Ok, I should have taken one more step with ChatGPT, but it answered the discrepancy between the two approaches:

(Did I say how much I love ChatGPT?)

nickrout · August 24, 2024, 10:50am

Got to say, the term Bayesian will have a whole new resonance from now on!

dneiss · August 24, 2024, 10:55am

So funny. I noticed that also, per recent events. I just wonder what the back story is behind the naming of the yacht.

nickrout · August 24, 2024, 10:58am

The owner developed data analysis software.

dneiss · August 24, 2024, 2:15pm

Too bad he didn’t compute P(sink | overconfidence in the design, non diligence of the crew, freak weather). (too soon?)

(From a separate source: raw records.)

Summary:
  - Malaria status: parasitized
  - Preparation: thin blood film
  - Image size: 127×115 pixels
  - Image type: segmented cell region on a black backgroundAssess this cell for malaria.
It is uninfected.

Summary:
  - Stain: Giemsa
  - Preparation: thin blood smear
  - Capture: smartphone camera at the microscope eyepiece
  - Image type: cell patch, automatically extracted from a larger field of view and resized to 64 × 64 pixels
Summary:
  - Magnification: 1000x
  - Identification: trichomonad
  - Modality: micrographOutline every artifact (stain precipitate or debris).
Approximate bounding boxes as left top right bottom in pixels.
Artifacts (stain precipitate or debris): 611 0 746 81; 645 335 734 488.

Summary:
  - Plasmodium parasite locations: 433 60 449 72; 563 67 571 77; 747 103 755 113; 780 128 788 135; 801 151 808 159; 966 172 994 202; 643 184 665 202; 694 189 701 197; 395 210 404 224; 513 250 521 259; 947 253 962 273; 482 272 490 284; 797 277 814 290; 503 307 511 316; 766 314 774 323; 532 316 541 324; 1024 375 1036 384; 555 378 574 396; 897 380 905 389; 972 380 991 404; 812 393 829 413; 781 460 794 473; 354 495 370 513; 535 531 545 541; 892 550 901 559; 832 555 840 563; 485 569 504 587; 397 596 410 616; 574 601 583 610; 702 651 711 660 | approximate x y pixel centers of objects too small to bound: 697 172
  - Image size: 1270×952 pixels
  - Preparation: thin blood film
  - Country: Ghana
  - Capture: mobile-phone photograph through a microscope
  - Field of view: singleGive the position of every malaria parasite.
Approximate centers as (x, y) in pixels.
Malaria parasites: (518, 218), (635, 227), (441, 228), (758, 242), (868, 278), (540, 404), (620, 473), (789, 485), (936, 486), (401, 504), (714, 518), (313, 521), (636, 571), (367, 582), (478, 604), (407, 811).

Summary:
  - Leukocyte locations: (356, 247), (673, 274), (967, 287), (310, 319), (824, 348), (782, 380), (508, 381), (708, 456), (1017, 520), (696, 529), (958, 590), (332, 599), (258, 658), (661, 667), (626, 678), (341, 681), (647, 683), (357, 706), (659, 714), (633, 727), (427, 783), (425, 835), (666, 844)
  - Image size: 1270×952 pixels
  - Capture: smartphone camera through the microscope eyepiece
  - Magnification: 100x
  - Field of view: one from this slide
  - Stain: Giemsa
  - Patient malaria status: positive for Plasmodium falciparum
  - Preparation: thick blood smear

dneiss · August 24, 2024, 2:27pm

So after reading up on this stuff, there appears to be two basic Bayes schemes, and as this code is implemented its called the sequential Bayes, and its results can differ from the non sequential scheme, however, its supposed to help consider for non independence of the features, which is what I was concerned with above.

nickrout · August 24, 2024, 10:09pm

Probably. My fault for mentioning it.